TASK REQUIREMENTS: Word for word, transcribe the lines from the one containing "Giù un controsoffitto" through the end of the entries, both included, and nothing else.

(Beginning of INPUT MATERIAL)

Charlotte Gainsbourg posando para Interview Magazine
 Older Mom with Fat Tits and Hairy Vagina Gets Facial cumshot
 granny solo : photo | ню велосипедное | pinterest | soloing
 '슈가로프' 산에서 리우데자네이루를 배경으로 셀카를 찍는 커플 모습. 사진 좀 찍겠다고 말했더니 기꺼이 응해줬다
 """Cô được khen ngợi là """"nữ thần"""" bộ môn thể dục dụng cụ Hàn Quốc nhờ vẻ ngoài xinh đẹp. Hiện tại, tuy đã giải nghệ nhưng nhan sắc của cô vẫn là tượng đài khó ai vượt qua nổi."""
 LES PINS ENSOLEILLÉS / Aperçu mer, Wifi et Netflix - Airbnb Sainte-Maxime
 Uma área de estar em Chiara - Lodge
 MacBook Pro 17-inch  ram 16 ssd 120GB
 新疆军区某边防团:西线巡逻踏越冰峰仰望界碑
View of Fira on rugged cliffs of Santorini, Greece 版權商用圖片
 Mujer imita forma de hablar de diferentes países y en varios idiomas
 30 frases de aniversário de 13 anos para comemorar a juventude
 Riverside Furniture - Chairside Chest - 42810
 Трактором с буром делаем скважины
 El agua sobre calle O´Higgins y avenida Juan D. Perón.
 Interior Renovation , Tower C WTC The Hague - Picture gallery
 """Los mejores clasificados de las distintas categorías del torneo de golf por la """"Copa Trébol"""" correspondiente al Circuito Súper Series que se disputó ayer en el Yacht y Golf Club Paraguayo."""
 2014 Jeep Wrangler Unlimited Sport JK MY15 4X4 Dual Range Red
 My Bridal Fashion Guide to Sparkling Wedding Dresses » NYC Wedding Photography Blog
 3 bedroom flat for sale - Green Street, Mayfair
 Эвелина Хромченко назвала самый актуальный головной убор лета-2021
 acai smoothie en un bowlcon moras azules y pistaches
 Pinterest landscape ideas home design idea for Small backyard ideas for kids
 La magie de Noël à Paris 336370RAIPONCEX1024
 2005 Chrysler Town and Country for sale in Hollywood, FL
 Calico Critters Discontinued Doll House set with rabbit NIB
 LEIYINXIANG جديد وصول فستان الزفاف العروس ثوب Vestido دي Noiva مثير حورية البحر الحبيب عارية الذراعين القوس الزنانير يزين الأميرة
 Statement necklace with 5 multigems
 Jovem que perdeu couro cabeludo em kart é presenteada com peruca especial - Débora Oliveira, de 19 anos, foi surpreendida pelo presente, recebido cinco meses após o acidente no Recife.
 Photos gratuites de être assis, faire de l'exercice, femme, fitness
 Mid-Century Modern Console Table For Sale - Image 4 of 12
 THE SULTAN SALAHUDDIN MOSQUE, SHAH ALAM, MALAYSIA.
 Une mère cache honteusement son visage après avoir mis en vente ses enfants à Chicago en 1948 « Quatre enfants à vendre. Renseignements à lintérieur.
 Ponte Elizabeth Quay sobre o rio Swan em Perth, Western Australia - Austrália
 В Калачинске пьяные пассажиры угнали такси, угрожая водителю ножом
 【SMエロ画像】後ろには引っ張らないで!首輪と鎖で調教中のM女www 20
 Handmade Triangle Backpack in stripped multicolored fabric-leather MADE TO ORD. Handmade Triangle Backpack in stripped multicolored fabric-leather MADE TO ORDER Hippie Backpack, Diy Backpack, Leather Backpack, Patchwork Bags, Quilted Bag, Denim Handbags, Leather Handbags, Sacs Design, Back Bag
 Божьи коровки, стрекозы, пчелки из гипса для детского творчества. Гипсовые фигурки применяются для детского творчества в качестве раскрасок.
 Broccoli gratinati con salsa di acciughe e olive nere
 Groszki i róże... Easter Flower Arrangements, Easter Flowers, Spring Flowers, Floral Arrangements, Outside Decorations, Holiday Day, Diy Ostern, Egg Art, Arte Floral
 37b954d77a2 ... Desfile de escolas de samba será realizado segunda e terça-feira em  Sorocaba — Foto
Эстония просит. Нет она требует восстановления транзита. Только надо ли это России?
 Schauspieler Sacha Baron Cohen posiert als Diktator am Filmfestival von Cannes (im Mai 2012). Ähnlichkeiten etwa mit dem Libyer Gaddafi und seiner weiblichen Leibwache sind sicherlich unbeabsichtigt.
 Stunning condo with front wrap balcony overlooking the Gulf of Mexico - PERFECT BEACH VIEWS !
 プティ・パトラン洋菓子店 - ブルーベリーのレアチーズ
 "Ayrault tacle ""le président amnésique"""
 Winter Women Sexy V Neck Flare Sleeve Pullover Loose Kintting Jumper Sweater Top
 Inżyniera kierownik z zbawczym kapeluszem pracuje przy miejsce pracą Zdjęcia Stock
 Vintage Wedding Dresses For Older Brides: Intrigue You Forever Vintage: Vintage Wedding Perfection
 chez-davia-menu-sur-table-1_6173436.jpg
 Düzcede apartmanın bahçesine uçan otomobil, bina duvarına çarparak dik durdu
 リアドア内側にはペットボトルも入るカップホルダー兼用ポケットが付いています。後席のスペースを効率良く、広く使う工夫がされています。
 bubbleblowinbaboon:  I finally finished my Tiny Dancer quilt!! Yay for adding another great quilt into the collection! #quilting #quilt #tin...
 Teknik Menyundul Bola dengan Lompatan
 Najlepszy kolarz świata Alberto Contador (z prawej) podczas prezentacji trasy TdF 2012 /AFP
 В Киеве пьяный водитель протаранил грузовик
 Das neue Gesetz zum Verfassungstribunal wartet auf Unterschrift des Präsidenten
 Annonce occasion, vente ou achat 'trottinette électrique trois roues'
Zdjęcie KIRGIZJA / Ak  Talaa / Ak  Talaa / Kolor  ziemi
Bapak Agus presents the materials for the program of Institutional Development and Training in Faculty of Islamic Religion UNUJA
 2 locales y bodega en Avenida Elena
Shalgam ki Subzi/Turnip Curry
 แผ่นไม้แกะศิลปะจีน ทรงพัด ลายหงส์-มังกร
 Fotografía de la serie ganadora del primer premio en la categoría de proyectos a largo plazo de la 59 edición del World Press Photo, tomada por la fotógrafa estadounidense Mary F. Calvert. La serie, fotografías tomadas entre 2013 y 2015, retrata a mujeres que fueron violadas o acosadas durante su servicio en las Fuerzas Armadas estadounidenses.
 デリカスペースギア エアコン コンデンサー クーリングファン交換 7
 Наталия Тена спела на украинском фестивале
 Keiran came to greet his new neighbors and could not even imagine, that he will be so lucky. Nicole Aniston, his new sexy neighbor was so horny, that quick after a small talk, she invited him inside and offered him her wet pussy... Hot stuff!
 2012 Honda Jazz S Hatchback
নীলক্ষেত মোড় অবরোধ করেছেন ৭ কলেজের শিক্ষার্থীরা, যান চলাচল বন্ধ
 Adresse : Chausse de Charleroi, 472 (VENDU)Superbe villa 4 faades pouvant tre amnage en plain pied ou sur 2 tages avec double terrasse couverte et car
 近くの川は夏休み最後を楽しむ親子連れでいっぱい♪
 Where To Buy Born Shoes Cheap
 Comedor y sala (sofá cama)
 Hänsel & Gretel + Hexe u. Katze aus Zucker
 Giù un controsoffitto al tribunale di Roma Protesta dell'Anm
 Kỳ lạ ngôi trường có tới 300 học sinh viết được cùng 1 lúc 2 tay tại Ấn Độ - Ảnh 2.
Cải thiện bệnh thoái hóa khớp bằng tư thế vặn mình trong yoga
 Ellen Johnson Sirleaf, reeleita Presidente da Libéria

(End of INPUT MATERIAL)

ANSWER AREA:
 Giù un controsoffitto al tribunale di Roma Protesta dell'Anm
 Kỳ lạ ngôi trường có tới 300 học sinh viết được cùng 1 lúc 2 tay tại Ấn Độ - Ảnh 2.
Cải thiện bệnh thoái hóa khớp bằng tư thế vặn mình trong yoga
 Ellen Johnson Sirleaf, reeleita Presidente da Libéria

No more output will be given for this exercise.